Tarefa a: Identifique e copie todas as linhas dos registos em que aparece a palavra "viewer".

Excerto do texto:

Este Assentos é mas é esparôva. Deves de ser um rico pêéssedê,mas dos que andam na cola do Matocas.

Ruy Ventura disse...

O comentário do Assentos é Portalegre no seu melhor... Obrigado!

Anónimo disse...

A questão é esta: há gente que não se enxerga.
Uma coisa é o comentário de cadeira de barbeiro (ainda quente do rabo aneterior), de tasca com copo de três nas unhas (em geral com sarro), de esquina de praça (debaixo da laranjeira), de cabaret rasca de vilória de província (ao som de música rasca e desfinada).

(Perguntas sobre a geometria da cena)
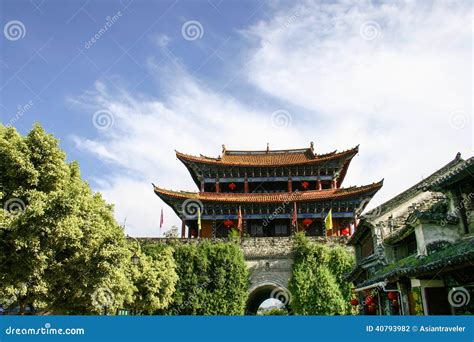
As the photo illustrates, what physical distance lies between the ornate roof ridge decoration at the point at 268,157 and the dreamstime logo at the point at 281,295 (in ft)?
33.6

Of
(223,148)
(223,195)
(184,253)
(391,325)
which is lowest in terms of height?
(391,325)

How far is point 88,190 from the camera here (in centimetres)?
1298

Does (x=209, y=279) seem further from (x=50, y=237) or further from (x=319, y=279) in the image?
(x=50, y=237)

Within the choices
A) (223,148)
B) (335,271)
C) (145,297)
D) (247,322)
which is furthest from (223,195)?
(247,322)

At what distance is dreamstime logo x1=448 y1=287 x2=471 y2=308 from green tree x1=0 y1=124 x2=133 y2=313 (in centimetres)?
894

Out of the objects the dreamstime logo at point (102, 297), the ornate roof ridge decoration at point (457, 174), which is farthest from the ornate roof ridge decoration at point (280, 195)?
the dreamstime logo at point (102, 297)

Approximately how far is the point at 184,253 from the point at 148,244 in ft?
9.10

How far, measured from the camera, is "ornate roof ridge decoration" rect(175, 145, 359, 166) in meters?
29.9

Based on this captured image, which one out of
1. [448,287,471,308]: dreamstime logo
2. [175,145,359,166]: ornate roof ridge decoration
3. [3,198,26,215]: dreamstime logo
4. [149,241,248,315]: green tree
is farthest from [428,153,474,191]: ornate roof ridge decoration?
[175,145,359,166]: ornate roof ridge decoration

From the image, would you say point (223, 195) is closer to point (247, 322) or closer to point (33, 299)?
point (33, 299)

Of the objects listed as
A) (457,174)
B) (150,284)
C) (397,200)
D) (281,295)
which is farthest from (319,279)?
(457,174)

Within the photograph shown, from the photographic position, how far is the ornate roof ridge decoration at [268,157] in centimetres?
2992

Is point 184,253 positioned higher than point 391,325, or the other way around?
point 184,253

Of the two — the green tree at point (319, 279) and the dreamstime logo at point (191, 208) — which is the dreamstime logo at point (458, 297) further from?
the dreamstime logo at point (191, 208)
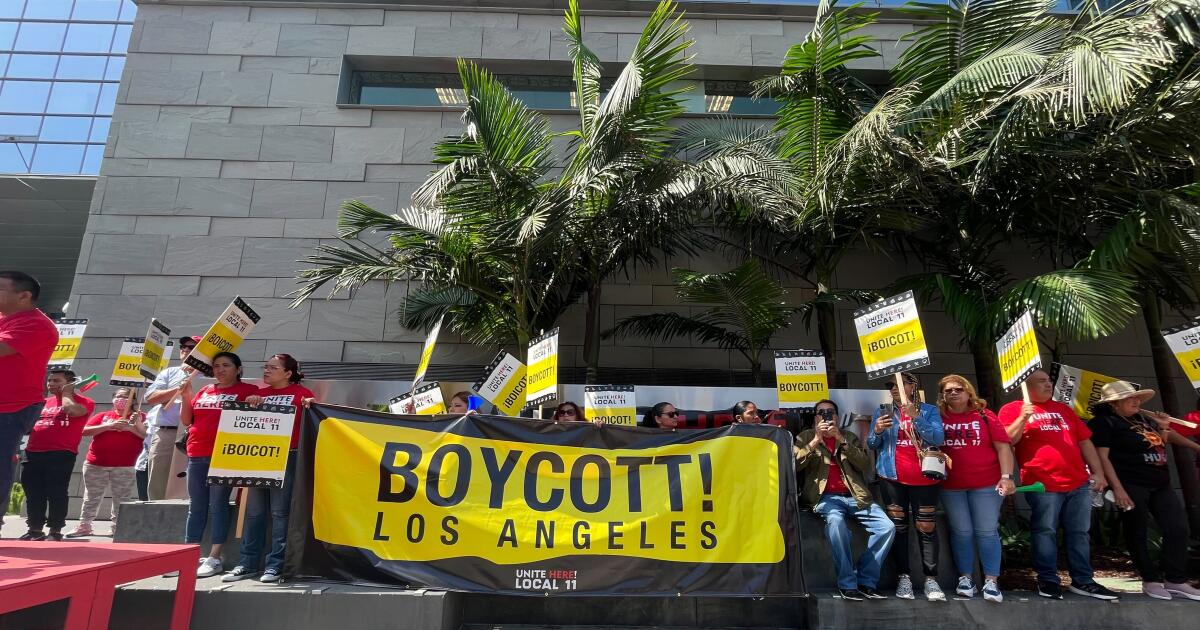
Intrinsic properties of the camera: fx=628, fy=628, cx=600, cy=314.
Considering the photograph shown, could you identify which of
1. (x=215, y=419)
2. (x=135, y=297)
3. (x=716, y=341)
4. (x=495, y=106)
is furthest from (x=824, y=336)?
(x=135, y=297)

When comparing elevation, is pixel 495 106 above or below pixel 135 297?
above

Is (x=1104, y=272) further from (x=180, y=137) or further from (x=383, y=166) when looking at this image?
(x=180, y=137)

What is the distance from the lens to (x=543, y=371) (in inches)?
229

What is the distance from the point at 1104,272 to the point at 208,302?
11237 millimetres

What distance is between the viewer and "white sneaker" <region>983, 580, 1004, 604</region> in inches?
178

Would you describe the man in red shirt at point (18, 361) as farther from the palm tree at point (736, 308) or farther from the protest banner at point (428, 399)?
the palm tree at point (736, 308)

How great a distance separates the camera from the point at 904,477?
188 inches

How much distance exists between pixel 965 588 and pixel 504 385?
4178 mm

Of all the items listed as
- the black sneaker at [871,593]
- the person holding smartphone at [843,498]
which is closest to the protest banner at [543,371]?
the person holding smartphone at [843,498]

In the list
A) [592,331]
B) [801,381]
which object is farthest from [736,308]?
[592,331]

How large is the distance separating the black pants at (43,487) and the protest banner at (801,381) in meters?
6.81

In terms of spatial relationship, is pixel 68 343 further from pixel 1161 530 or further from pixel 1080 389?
pixel 1080 389

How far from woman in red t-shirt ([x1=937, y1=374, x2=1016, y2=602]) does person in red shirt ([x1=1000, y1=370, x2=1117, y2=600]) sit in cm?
27

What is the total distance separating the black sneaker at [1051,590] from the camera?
15.2 feet
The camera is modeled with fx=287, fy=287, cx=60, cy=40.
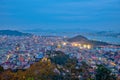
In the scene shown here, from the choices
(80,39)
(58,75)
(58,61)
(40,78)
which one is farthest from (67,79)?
(80,39)

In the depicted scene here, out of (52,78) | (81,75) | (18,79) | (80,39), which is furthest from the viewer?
(80,39)

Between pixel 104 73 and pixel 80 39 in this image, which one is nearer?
pixel 104 73

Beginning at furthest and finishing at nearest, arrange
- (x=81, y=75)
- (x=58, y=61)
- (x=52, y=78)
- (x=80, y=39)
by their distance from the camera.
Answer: (x=80, y=39) → (x=58, y=61) → (x=81, y=75) → (x=52, y=78)

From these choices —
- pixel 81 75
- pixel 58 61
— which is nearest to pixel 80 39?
pixel 58 61

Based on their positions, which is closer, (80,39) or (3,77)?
(3,77)

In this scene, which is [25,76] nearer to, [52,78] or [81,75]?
[52,78]

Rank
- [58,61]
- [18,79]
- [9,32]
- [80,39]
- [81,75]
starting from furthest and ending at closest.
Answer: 1. [9,32]
2. [80,39]
3. [58,61]
4. [81,75]
5. [18,79]

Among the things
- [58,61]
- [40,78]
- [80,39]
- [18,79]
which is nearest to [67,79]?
[40,78]

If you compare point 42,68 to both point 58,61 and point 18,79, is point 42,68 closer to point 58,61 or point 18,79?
point 18,79

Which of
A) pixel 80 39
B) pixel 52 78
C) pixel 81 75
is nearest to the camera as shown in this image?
pixel 52 78
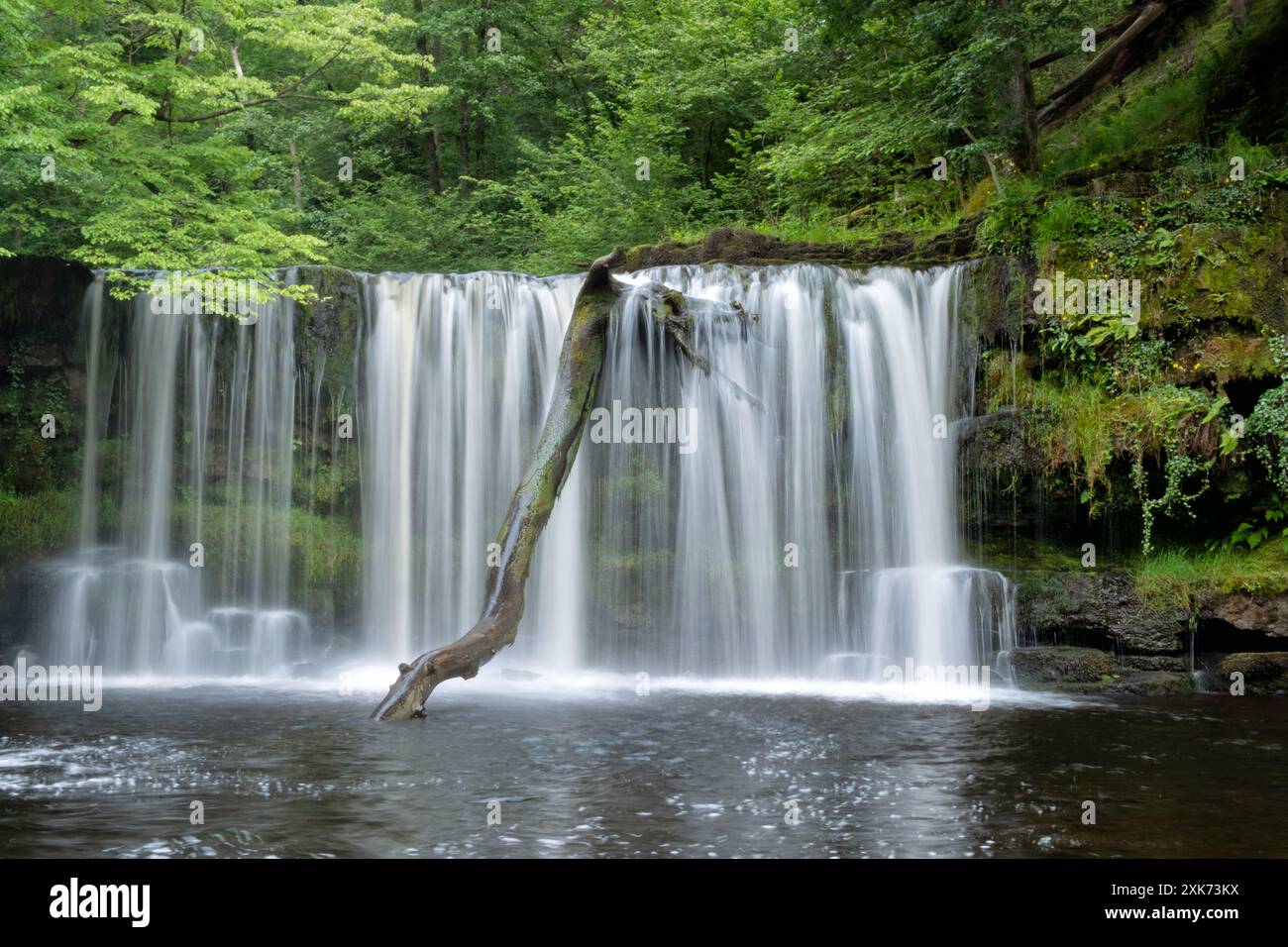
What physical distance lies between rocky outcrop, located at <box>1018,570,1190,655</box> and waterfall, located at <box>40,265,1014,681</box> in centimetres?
40

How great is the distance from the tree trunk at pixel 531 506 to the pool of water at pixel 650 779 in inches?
14.7

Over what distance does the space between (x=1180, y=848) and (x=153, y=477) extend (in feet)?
35.9

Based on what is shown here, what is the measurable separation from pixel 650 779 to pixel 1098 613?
5866 millimetres

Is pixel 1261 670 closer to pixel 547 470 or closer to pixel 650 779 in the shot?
pixel 650 779

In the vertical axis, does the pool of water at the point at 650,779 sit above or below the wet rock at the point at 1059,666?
below

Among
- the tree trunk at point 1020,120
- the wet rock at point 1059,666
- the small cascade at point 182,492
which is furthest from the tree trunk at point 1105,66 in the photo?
the small cascade at point 182,492

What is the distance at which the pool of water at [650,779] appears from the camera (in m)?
5.36

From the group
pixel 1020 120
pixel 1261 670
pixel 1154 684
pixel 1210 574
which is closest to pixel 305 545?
pixel 1154 684

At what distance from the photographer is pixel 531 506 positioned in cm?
962

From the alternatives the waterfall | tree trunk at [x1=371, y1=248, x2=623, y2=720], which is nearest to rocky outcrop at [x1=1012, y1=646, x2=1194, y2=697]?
the waterfall

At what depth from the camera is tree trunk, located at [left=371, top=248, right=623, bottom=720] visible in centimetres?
852

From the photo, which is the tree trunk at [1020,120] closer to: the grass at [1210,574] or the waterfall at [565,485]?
the waterfall at [565,485]

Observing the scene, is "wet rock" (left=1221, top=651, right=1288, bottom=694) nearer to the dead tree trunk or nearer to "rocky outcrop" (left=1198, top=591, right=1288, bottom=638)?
"rocky outcrop" (left=1198, top=591, right=1288, bottom=638)

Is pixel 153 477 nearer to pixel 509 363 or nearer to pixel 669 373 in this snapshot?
pixel 509 363
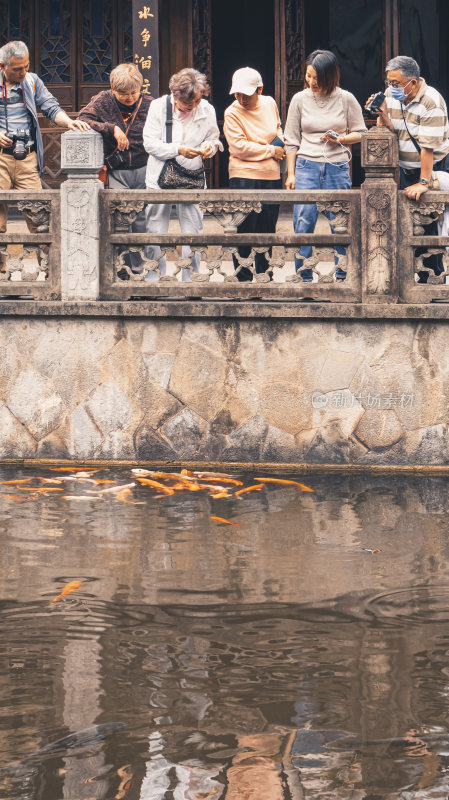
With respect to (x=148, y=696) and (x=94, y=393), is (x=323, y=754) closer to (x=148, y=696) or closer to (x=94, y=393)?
(x=148, y=696)

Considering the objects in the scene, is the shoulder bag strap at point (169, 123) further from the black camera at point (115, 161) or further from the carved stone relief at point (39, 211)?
the carved stone relief at point (39, 211)

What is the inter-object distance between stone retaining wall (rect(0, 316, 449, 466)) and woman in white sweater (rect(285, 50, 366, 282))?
69 centimetres

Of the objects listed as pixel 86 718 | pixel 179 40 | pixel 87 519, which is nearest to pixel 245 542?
pixel 87 519

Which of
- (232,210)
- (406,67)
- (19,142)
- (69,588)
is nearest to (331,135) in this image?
(406,67)

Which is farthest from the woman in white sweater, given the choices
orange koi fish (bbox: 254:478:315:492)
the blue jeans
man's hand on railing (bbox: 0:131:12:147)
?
man's hand on railing (bbox: 0:131:12:147)

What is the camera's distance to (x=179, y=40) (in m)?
15.2

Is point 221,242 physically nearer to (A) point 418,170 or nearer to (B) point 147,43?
(A) point 418,170

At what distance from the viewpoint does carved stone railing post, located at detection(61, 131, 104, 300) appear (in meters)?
9.16

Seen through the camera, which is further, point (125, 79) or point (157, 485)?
point (125, 79)

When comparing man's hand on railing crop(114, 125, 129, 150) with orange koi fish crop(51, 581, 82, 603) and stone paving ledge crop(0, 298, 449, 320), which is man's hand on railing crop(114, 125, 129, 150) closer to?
stone paving ledge crop(0, 298, 449, 320)

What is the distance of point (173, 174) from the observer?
Result: 947 cm

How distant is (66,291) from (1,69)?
165 centimetres

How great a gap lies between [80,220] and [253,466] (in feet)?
6.60

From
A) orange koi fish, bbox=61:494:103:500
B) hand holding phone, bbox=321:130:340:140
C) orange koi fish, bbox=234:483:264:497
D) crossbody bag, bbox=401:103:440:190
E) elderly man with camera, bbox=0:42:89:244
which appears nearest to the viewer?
orange koi fish, bbox=61:494:103:500
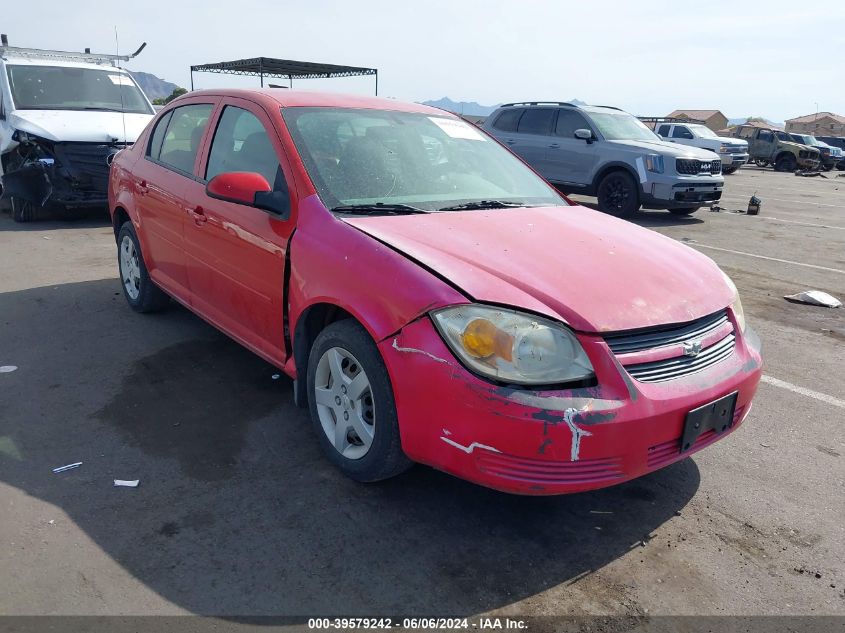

Tarefa b: Indique se cada afirmação está de acordo com o excerto dos comentários e justifique com as palavras exatas do excerto. (i) Ruy Ventura agradece o comentário do Assentos. (ii) O comentário anónimo situa a conversa de esquina de praça debaixo de uma oliveira. (iii) O comentário anónimo afirma que há gente que não se enxerga.

Resolução da tarefa a:
What distance is between the viewer and "white sneaker" <region>983, 580, 1004, 604</region> in inches?
In the depicted scene here, out of (52,78) | (81,75) | (18,79) | (80,39), which is furthest from the viewer?
which appears nearest to the viewer?

Resolução da tarefa b:
(i) Sim: «O comentário do Assentos é Portalegre no seu melhor... Obrigado!»
(ii) Não: «de esquina de praça (debaixo da laranjeira)»
(iii) Sim: «há gente que não se enxerga.»